Two 2016 Illinois Tech physics Ph.D. graduates, Mattia Checchin and Martina Martinello, have won prestigious Peoples Fellowships at Fermi National Accelerator Laboratory (Fermilab).

“This is a significant award that is unprecedented for an Illinois Tech Ph.D. graduate,” said John Zasadzinski, Paul and Suzi Schutt Chair of Science, professor of physics, and Checchin’s and Martinello’s adviser when they were students. “Mattia and Martina are highly deserving of the Peoples Fellowships, as they are already among the international leaders in the field of superconducting accelerator cavities.”

Peoples Fellowships are granted at Fermilab to outstanding accelerator scientists early in their careers to strengthen Fermilab’s capabilities in accelerator science and related technologies and to train the new generation of leaders who will carry the field forward in the future. Peoples Fellows have great freedom in choosing their research activities, and are provided with significant research support. The award is named for Fermilab’s John Peoples.

As Illinois Tech doctoral students working at Fermilab, Checchin and Martinello contributed to breakthrough technology for particle accelerators using superconducting radiofrequency (SRF) cavities. Their Ph.D. research on the electromagnetic and thermal properties of these cavities led to multiple invited talks at international conferences as well as prizes and other recognition.

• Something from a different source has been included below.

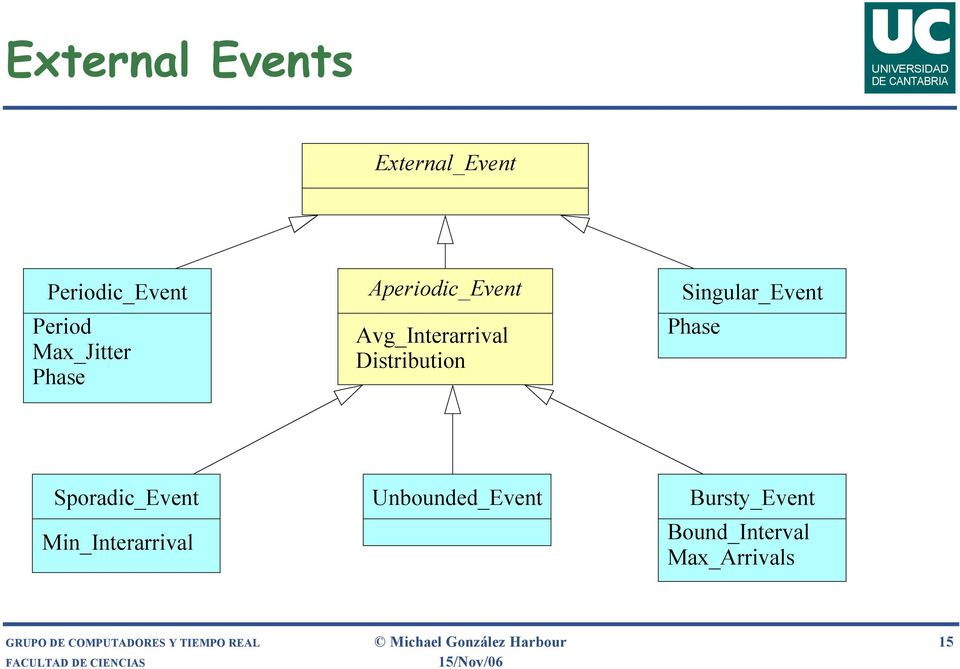 Sporadic_Event Min_Interarrival Unbounded_Event Bursty_Event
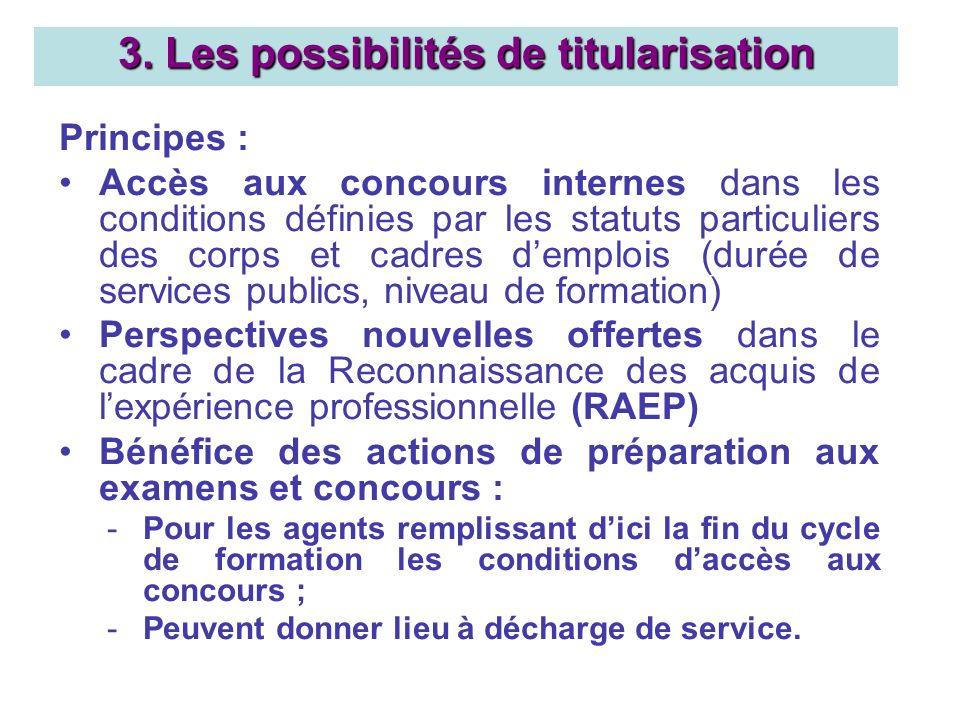 Principes : Accès aux concours internes dans les conditions définies par les statuts particuliers des corps et cadres demplois (durée de services publ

Both had been working as postdoctoral research associates at Fermilab when they were named Peoples Fellows.

Said Anna Grassellino, technical division deputy director head at Fermilab, “Former Peoples Fellows at Fermilab include current leaders of the accelerator field worldwide, and many of them have moved quickly through brilliant careers and are now heading departments or sectors at Fermilab and worldwide. Mattia and Martina certainly are among the leading young scientists in the SRF field on the international scene, and I’m sure they will progress quickly with their career as scientists and, in the future, also as managers.”


Mattia Checchin (left) and Martina Martinello prepare a superconducting RF cavity for test measurements.